Copy the listing below line for line, keeping every word, number, and mark unchanged.

*** INFORMATION PROVIDED ***

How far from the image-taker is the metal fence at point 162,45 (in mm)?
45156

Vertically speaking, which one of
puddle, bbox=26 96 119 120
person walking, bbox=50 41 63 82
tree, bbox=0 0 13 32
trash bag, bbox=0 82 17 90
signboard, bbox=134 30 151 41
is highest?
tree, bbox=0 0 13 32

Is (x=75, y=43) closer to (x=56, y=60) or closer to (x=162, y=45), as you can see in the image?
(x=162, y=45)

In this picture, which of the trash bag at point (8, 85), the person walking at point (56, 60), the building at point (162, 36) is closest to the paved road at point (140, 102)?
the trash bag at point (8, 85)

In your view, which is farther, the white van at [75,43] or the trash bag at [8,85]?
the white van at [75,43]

***

### PROBLEM SOLUTION
How far from the image-taker is the metal fence at point 162,45 (in mm)?
45156

Vertically speaking, which one of
puddle, bbox=26 96 119 120
person walking, bbox=50 41 63 82
tree, bbox=0 0 13 32
trash bag, bbox=0 82 17 90
signboard, bbox=134 30 151 41
is highest?
tree, bbox=0 0 13 32

Is (x=75, y=43) closer to (x=56, y=60) or closer to (x=162, y=45), as you can see in the image?
(x=162, y=45)

In this picture, which of the trash bag at point (8, 85), the person walking at point (56, 60), the building at point (162, 36) is closest to the paved road at point (140, 102)?
the trash bag at point (8, 85)

In your view, which is farther, the white van at [75,43] or the trash bag at [8,85]?
the white van at [75,43]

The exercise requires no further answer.